Low-Affinity Na⁺ Uptake in the Halophyte Suaeda maritima^{1,[C],[W],[OA]}

School of Pastoral Agriculture Science and Technology, Key Laboratory of Grassland Agro-ecosystem, Ministry of Agriculture, Lanzhou University, Lanzhou 730000, People's Republic of China (S.-M.W., J.-L.Z.); and Department of Biology and Environmental Science, School of Life Sciences, University of Sussex, Falmer, Brighton, Sussex BN1 9QG, United Kingdom (T.J.F.)
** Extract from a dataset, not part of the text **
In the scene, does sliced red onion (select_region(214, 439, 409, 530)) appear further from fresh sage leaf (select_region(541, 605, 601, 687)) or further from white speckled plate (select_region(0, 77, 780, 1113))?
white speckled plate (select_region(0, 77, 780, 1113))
Na⁺ uptake by plant roots has largely been explored using species that accumulate little Na⁺ into their shoots. By way of contrast, the halophyte Suaeda maritima accumulates, without injury, concentrations of the order of 400 mM NaCl in its leaves. Here we report that cAMP and Ca²⁺ (blockers of nonselective cation channels) and Li⁺ (a competitive inhibitor of Na⁺ uptake) did not have any significant effect on the uptake of Na⁺ by the halophyte S. maritima when plants were in 25 or 150 mM NaCl (150 mM NaCl is near optimal for growth). However, the inhibitors of K⁺ channels, TEA⁺ (10 mM), Cs⁺ (3 mM), and Ba²⁺ (5 mM), significantly reduced the net uptake of Na⁺ from 150 mM NaCl over 48 h, by 54%, 24%, and 29%, respectively. TEA⁺ (10 mM), Cs⁺ (3 mM), and Ba²⁺ (1 mM) also significantly reduced ²²Na⁺ influx (measured over 2 min in 150 mM external NaCl) by 47%, 30%, and 31%, respectively. In contrast to the situation in 150 mM NaCl, neither TEA⁺ (1–10 mM) nor Cs⁺ (0.5–10 mM) significantly reduced net Na⁺ uptake or ²²Na⁺ influx in 25 mM NaCl. Ba²⁺ (at 5 mM) did significantly decrease net Na⁺ uptake (by 47%) and ²²Na⁺ influx (by 36% with 1 mM Ba²⁺) in 25 mM NaCl. K⁺ (10 or 50 mM) had no effect on ²²Na⁺ influx at concentrations below 75 mM NaCl, but the influx of ²²Na⁺ was inhibited by 50 mM K⁺ when the external concentration of NaCl was above 75 mM. The data suggest that neither nonselective cation channels nor a low-affinity cation transporter are major pathways for Na⁺ entry into root cells. We propose that two distinct low-affinity Na⁺ uptake pathways exist in S. maritima: Pathway 1 is insensitive to TEA⁺ or Cs⁺, but sensitive to Ba²⁺ and mediates Na⁺ uptake under low salinities (25 mM NaCl); pathway 2 is sensitive to TEA⁺, Cs⁺, and Ba²⁺ and mediates Na⁺ uptake under higher external salt concentrations (150 mM NaCl). Pathway 1 might be mediated by a high-affinity K transporter-type transporter and pathway 2 by an AKT1-type channel.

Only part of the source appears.